» **AIM OF THE TASK**: Please write out the lines below as a numbered list, skipping blank lines and leaving out the pictures.

» **TASK INPUT**:
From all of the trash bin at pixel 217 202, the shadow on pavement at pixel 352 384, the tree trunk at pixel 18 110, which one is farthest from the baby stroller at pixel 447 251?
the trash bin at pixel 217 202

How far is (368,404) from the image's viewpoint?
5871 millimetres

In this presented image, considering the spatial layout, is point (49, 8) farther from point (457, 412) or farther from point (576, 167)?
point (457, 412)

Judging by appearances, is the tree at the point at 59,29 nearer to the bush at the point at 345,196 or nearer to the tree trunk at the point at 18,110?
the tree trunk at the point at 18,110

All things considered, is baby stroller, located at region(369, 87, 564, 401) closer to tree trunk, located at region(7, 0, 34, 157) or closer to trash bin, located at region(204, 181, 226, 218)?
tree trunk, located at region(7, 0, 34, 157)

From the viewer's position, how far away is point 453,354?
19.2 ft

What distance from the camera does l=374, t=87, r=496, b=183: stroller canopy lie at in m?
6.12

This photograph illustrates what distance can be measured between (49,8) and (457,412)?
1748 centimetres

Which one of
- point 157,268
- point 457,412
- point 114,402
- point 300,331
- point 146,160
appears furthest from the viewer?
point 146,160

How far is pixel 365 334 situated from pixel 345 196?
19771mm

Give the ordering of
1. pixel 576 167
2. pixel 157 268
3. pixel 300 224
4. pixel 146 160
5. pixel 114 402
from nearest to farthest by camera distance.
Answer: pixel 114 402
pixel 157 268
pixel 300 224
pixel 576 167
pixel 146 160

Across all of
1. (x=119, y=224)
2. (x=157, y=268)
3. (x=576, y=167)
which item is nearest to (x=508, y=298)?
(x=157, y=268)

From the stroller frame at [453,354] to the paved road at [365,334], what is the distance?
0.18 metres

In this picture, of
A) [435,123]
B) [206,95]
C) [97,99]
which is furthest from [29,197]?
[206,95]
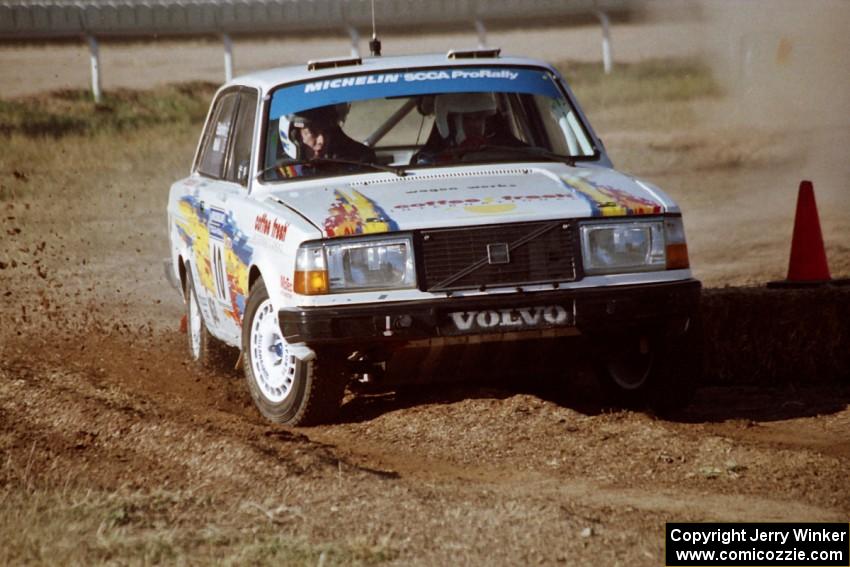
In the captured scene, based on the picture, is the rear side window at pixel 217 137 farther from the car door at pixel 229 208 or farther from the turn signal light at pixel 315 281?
the turn signal light at pixel 315 281

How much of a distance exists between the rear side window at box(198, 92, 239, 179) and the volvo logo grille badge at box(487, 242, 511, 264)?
2.24 metres

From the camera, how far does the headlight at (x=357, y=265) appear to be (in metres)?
6.58

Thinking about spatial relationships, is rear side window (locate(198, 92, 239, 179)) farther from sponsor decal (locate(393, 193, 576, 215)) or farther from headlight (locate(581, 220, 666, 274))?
headlight (locate(581, 220, 666, 274))

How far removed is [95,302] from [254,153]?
5.33 metres

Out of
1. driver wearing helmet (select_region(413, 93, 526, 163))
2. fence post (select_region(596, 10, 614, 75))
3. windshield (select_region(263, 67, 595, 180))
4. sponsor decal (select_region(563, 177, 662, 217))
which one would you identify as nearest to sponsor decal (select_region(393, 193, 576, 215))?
sponsor decal (select_region(563, 177, 662, 217))

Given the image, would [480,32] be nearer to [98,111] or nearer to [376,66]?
[98,111]

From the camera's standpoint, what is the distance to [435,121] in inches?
315

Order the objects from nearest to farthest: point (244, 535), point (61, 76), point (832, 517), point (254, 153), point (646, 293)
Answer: point (244, 535), point (832, 517), point (646, 293), point (254, 153), point (61, 76)

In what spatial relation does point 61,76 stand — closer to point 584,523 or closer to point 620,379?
point 620,379

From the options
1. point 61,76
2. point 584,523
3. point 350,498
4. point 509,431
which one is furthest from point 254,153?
point 61,76

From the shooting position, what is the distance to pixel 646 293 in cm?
676

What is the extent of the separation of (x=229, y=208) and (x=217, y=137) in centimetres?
106

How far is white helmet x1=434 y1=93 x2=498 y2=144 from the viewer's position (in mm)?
7953

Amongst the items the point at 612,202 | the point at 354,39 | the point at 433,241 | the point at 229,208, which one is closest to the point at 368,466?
the point at 433,241
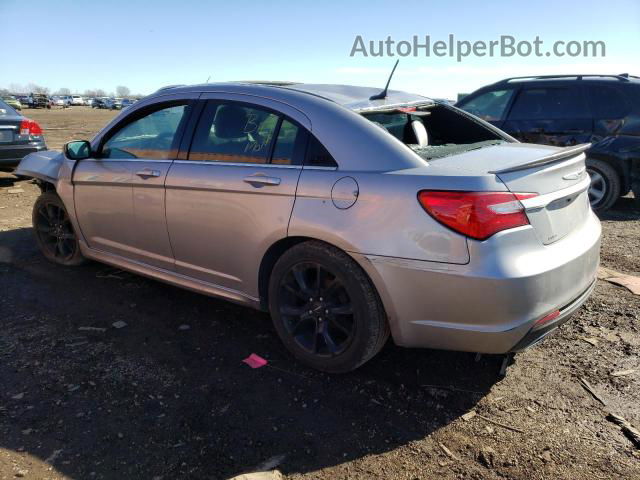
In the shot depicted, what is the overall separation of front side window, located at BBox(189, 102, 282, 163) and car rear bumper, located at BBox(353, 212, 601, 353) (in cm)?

» **TASK RESULT**:
1. From all of the trash bin at pixel 217 202, the shadow on pavement at pixel 352 384, the tree trunk at pixel 18 110, which one is farthest from the baby stroller at pixel 447 251?
2. the trash bin at pixel 217 202
3. How far is (368,404) from the image's viewpoint?
4. 5871 millimetres
5. In this presented image, considering the spatial layout, is point (49, 8) farther from point (457, 412) or farther from point (576, 167)?
6. point (457, 412)
7. Judging by appearances, is the tree at the point at 59,29 nearer to the bush at the point at 345,196 or nearer to the tree trunk at the point at 18,110?
8. the tree trunk at the point at 18,110
9. All things considered, is baby stroller, located at region(369, 87, 564, 401) closer to tree trunk, located at region(7, 0, 34, 157) or closer to trash bin, located at region(204, 181, 226, 218)?
10. tree trunk, located at region(7, 0, 34, 157)
11. From the viewer's position, how far away is point 453,354?
12. 19.2 ft
13. What distance from the camera does l=374, t=87, r=496, b=183: stroller canopy lie at in m?
14. 6.12
15. This photograph illustrates what distance can be measured between (49,8) and (457,412)?
16. 1748 centimetres
17. Which one of
18. - point 157,268
19. - point 457,412
20. - point 114,402
21. - point 300,331
22. - point 146,160
23. appears furthest from the viewer?
24. point 146,160
25. How far is pixel 365 334 situated from pixel 345 196?
26. 19771mm
27. Give the ordering of
28. 1. pixel 576 167
29. 2. pixel 157 268
30. 3. pixel 300 224
31. 4. pixel 146 160
32. 5. pixel 114 402
33. from nearest to farthest by camera distance.
34. Answer: pixel 114 402
35. pixel 157 268
36. pixel 300 224
37. pixel 576 167
38. pixel 146 160
39. Across all of
40. 1. (x=119, y=224)
41. 2. (x=157, y=268)
42. 3. (x=576, y=167)
43. which item is nearest to (x=508, y=298)?
44. (x=157, y=268)
45. From the stroller frame at [453,354] to the paved road at [365,334], what is the distance?
46. 0.18 metres
47. In this picture, of
48. A) [435,123]
49. B) [206,95]
50. C) [97,99]
51. which is furthest from [29,197]?
52. [206,95]
53. In the captured scene, based on the picture, is the rear side window at pixel 217 137 farther from the car door at pixel 229 208 or farther from the turn signal light at pixel 315 281?
54. the turn signal light at pixel 315 281
55. How much of a distance exists between the rear side window at box(198, 92, 239, 179) and the volvo logo grille badge at box(487, 242, 511, 264)?
56. 2.24 metres
57. From the camera, how far does the headlight at (x=357, y=265) appear to be (in metres)?
58. 6.58
59. Thinking about spatial relationships, is rear side window (locate(198, 92, 239, 179)) farther from sponsor decal (locate(393, 193, 576, 215)) or farther from headlight (locate(581, 220, 666, 274))?
60. headlight (locate(581, 220, 666, 274))
61. How far removed is [95,302] from [254,153]?
62. 5.33 metres
63. Out of
64. 1. driver wearing helmet (select_region(413, 93, 526, 163))
65. 2. fence post (select_region(596, 10, 614, 75))
66. 3. windshield (select_region(263, 67, 595, 180))
67. 4. sponsor decal (select_region(563, 177, 662, 217))
68. which one would you identify as nearest to sponsor decal (select_region(393, 193, 576, 215))?
69. sponsor decal (select_region(563, 177, 662, 217))
70. Given the image, would [480,32] be nearer to [98,111] or nearer to [376,66]?
71. [98,111]
72. From the camera's standpoint, what is the distance to [435,121] in inches?
73. 315
74. Order the objects from nearest to farthest: point (244, 535), point (61, 76), point (832, 517), point (254, 153), point (646, 293)
75. Answer: point (244, 535), point (832, 517), point (646, 293), point (254, 153), point (61, 76)
76. In what spatial relation does point 61,76 stand — closer to point 584,523 or closer to point 620,379?
77. point 620,379
78. From the options
79. 1. point 61,76
80. 2. point 584,523
81. 3. point 350,498
82. 4. point 509,431
83. which one is furthest from point 254,153?
84. point 61,76
85. From the shooting position, what is the distance to pixel 646 293 in cm?
86. 676
87. What is the extent of the separation of (x=229, y=208) and (x=217, y=137) in centimetres?
88. 106
89. How far is white helmet x1=434 y1=93 x2=498 y2=144 from the viewer's position (in mm)?
90. 7953
91. Amongst the items the point at 612,202 | the point at 354,39 | the point at 433,241 | the point at 229,208, which one is closest to the point at 368,466?
92. the point at 433,241
93. In the shot depicted, what is the overall separation of front side window, located at BBox(189, 102, 282, 163) and car rear bumper, located at BBox(353, 212, 601, 353) (in cm)?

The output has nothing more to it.